> CONSIGNA 1
Resume en dos oraciones el fragmento sobre el método de Descartes.
> CONSIGNA 2
Duplica sin cambios, en el fragmento sobre el método de Descartes, todo lo que va desde "Como se ve, el" hasta "que para hallarlas.".

> FRAGMENTO DEL TEXTO
------------------------------------------------------------

Como se ve, el análisis es esencialmente un método de invención, de descubrimiento. Géminus lo llamaba descubrimiento de prueba (ovoìuoiccotiv otoocicce c cumcic). Esto principalmente buscaba Descartes. Y éste es el punto de partida de su método nuevo. El silogismo obliga a partir de una proposición establecida, de la cual no sabemos nunca si podremos concluir lo que queremos demostrar, a menos de conocer de antemano la verdad justamente que necesitamos demostrar. Pero si ya de antemano sabemos la conclusión, entonces se ve bien claro que el silogismo sirve más para exponer o defender verdades que para hallarlas.
El análisis es, pues, el primer momento del método. Dada una dificultad, planteado un problema, es preciso ante todo considerarlo en bloque y dividirlo en tantas partes como se pueda (segunda regla del método, DISCURSO, pág. 49).
Pero ¿en cuántas partes dividirlo? ¿Hasta dónde ha de llegar el fraccionamiento de la dificultad? ¿Dónde deberá detenerse la división? La división deberá detenerse cuando nos hallemos en presencia de elementos del problema que puedan ser conocidos inmediatamente como verdaderos y de cuya verdad no puede caber duda alguna. Los tales elementos simples son las ideas claras y distintas. (Final de la primera regla; véase DISCURSO DEL MÉTODO, pág. 49).

------------------------------------------------------------

> FILAS ALMACENADAS
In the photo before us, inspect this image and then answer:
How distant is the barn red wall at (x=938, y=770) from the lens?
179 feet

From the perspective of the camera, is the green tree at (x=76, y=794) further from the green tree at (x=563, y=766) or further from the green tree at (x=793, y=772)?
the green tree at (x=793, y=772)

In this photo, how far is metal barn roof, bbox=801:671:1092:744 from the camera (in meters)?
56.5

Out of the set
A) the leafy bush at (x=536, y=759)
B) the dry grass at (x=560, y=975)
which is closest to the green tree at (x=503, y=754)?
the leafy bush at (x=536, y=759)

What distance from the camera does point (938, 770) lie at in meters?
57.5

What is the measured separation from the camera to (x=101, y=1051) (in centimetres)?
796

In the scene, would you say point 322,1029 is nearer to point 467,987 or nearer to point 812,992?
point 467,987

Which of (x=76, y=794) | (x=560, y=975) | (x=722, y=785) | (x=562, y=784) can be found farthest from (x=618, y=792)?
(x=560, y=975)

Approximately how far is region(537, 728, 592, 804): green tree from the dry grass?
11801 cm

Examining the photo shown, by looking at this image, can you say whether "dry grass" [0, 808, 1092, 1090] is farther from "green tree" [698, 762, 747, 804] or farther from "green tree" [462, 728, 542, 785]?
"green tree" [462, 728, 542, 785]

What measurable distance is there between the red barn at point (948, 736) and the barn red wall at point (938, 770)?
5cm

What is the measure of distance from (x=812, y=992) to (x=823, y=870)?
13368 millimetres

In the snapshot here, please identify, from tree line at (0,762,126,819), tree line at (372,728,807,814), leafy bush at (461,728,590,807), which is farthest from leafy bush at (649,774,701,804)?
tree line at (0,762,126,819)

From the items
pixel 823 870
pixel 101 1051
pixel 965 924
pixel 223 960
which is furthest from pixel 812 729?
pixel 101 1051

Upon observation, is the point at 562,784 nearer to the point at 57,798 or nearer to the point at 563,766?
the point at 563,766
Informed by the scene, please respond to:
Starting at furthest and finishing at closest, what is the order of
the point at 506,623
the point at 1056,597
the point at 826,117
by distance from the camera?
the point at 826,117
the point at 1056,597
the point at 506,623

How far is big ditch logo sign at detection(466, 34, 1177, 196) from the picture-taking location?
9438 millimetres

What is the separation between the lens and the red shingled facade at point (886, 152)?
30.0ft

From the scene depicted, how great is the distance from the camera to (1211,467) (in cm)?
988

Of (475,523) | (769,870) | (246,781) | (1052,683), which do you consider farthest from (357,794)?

------------------------------------------------------------

> RESULTADO CORRECTO 1
El análisis, que Descartes buscaba como método de invención, es el primer momento de su método y consiste en dividir un problema en tantas partes como se pueda, a diferencia del silogismo, que sirve más para exponer o defender verdades que para hallarlas. La división debe detenerse al llegar a elementos que se conocen inmediatamente como verdaderos y sin duda alguna, es decir, a las ideas claras y distintas.

> RESULTADO CORRECTO 2
Como se ve, el análisis es esencialmente un método de invención, de descubrimiento. Géminus lo llamaba descubrimiento de prueba (ovoìuoiccotiv otoocicce c cumcic). Esto principalmente buscaba Descartes. Y éste es el punto de partida de su método nuevo. El silogismo obliga a partir de una proposición establecida, de la cual no sabemos nunca si podremos concluir lo que queremos demostrar, a menos de conocer de antemano la verdad justamente que necesitamos demostrar. Pero si ya de antemano sabemos la conclusión, entonces se ve bien claro que el silogismo sirve más para exponer o defender verdades que para hallarlas.